# [What is asked]
Can you transcribe the material exactly, everything from the line containing "When comparing point" down to the end of the material, both ends included?

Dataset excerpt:
◆ ◆ ◆ ◆

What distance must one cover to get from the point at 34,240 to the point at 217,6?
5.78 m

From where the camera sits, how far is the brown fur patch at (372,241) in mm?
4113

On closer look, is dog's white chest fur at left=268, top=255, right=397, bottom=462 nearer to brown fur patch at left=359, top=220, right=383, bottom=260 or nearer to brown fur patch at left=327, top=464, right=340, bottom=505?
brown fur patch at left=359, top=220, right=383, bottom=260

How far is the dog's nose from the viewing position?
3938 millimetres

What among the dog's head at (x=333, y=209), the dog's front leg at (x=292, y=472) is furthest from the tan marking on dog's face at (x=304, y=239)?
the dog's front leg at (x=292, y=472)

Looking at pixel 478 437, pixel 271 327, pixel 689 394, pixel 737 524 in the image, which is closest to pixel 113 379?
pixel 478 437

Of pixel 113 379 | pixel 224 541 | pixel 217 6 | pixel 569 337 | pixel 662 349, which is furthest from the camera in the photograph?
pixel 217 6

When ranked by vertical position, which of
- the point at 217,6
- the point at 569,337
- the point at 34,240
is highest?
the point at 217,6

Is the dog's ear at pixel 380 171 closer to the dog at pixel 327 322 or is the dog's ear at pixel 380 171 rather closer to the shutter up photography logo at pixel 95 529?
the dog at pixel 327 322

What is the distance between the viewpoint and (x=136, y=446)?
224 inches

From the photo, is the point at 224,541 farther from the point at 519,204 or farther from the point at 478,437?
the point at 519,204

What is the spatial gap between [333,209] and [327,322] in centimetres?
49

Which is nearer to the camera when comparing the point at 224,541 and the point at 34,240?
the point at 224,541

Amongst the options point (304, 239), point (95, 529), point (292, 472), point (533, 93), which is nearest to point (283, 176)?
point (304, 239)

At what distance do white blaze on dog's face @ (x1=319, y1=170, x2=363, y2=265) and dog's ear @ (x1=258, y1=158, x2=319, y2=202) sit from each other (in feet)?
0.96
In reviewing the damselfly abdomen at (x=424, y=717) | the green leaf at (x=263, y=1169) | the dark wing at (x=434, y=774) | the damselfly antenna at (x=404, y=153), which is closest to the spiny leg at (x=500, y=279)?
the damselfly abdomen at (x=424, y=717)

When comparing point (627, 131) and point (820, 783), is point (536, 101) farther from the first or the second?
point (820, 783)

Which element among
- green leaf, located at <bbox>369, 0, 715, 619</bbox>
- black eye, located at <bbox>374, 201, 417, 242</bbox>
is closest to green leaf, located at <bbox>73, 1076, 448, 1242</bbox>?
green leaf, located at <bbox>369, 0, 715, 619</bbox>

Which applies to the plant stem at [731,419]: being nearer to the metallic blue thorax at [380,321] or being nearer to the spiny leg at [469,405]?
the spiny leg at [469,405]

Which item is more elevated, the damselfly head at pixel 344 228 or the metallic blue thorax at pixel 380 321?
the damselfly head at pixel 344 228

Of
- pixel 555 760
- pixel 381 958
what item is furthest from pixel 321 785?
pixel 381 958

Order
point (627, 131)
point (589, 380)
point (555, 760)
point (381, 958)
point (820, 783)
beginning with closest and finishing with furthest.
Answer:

◆ ◆ ◆ ◆

# [Task response]
When comparing point (627, 131) and point (820, 783), is point (536, 101) farther from the first or the second?
point (820, 783)

Which element among
- green leaf, located at <bbox>369, 0, 715, 619</bbox>
- black eye, located at <bbox>374, 201, 417, 242</bbox>
is closest to green leaf, located at <bbox>73, 1076, 448, 1242</bbox>?
green leaf, located at <bbox>369, 0, 715, 619</bbox>

Which applies to the plant stem at [731,419]: being nearer to the metallic blue thorax at [380,321] or being nearer to the spiny leg at [469,405]?
the spiny leg at [469,405]

Which item is more elevated, the damselfly head at pixel 344 228 or the metallic blue thorax at pixel 380 321?
the damselfly head at pixel 344 228

Of
- pixel 555 760
- pixel 381 958
what item is furthest from pixel 321 785?
pixel 381 958

Order
point (627, 131)
point (589, 380)
point (555, 760)
point (381, 958)
point (820, 783)
beginning with closest and finishing with furthest.
Answer:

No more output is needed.